In an in-depth look at the history of child welfare policymaking, the resolution identifies two types of laws that have harmed Black families: those that encouraged surveillance and separation, and those that encouraged underinvestment in Black families. The report identifies six key legal areas where the historical impact of anti-Black racism reverberates today, and urges the field to consider legislative change in these areas:
- linking foster care funding with aid eligibility;
- defining abuse and neglect;
- policing families through mandated reporting;
- removing children based on parental incarceration;
- prioritizing cultural identity; and
- terminating parental rights.
The resolution concludes with a call to action to judges, attorneys, legislators, and other legal professionals to challenge current laws that devalue Black families, and invites these professionals to follow the lead of Black families with lived experience of the child welfare system to do so.
We believe that Resolution 606 should be understood as a call to action for child and parent attorneys.
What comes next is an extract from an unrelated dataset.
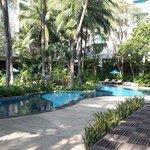 piscine lagon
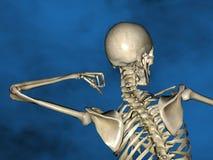 Human skeleton M-SK-POSE Vfm-1-5, 3D Model. Human Poses, Human Skeleton, Blue Background Royalty Free Stock Image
We each have a professional obligation to disrupt patterns of racial harm and oppression in the lives of our clients, and to challenge unjust laws that perpetuate this harm. We must use our privilege to confront the beliefs, practices, and laws that encourage devaluing Black family bonds. We must bring humility and critical self-reflection to our understanding of our own work in seeking what is “best” for children and families. While much work remains to develop concrete action steps for the field, Resolution 606 begins a vital conversation, one we are eager to continue in our work within the FJI and beyond.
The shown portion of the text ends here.